↓
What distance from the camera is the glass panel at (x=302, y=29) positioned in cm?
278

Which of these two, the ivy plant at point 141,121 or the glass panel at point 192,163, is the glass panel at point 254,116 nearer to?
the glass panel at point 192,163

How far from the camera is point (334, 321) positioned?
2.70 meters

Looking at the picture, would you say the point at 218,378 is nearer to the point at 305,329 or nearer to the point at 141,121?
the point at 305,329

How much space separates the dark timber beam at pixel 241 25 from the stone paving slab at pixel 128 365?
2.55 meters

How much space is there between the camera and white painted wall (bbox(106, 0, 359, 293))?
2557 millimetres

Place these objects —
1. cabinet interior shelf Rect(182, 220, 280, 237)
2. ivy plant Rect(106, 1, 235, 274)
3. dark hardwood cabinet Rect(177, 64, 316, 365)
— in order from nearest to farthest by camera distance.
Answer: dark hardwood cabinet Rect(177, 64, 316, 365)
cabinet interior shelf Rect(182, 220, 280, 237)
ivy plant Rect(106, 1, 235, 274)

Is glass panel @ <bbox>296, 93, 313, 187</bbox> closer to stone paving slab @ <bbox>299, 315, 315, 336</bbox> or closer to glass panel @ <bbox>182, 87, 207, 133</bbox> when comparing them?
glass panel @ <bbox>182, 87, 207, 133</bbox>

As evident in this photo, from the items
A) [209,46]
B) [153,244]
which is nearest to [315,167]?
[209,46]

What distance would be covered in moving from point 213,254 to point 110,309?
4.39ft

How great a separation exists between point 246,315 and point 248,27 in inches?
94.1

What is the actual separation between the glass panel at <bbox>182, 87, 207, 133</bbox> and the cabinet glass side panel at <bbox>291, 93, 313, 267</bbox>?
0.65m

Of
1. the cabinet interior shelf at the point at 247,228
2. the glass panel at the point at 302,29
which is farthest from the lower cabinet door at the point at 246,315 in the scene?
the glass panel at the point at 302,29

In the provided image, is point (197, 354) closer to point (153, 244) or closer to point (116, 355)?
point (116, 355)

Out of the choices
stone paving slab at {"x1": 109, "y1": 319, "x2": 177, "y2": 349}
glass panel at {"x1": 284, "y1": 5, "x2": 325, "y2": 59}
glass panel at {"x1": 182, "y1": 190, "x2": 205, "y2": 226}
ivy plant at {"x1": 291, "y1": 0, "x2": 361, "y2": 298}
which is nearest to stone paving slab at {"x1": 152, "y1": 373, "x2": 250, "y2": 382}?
↑
↓
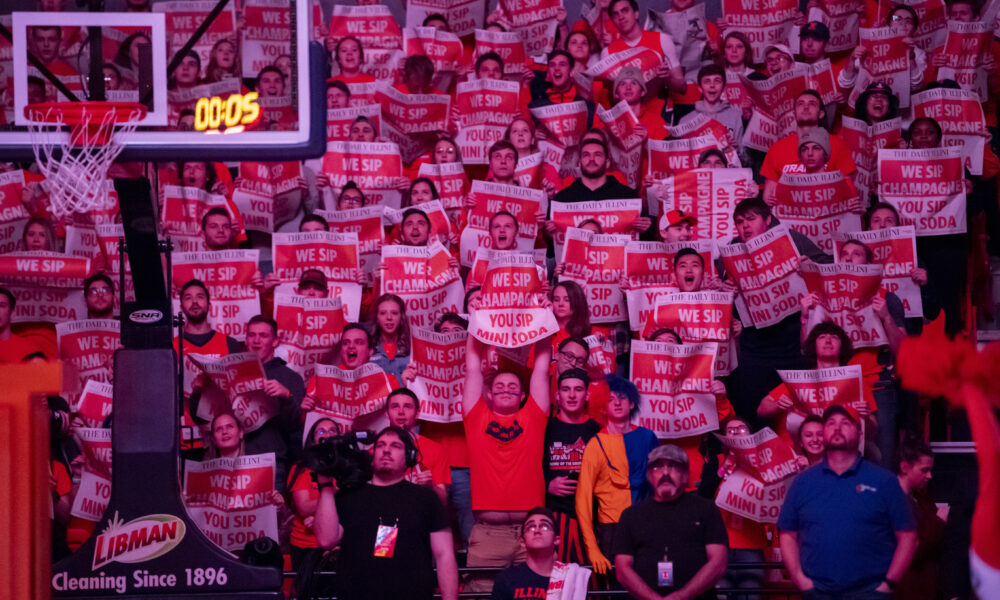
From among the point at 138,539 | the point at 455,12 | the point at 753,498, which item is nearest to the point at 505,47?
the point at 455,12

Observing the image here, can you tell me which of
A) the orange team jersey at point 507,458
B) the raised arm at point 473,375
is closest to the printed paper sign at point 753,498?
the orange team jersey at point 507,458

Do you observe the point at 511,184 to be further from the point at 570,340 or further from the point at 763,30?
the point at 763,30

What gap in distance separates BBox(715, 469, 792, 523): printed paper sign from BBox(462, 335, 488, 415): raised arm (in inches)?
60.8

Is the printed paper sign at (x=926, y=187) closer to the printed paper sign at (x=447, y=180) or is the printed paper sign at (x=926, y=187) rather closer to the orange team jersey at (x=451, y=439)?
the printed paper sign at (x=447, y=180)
↑
**Job**
Please find every line above that contains the word "shelf" and copy each of those lines in full.

**Result for this exercise**
1. cabinet interior shelf Rect(182, 220, 280, 237)
cabinet interior shelf Rect(182, 220, 280, 237)
1. the cabinet interior shelf at the point at 247,228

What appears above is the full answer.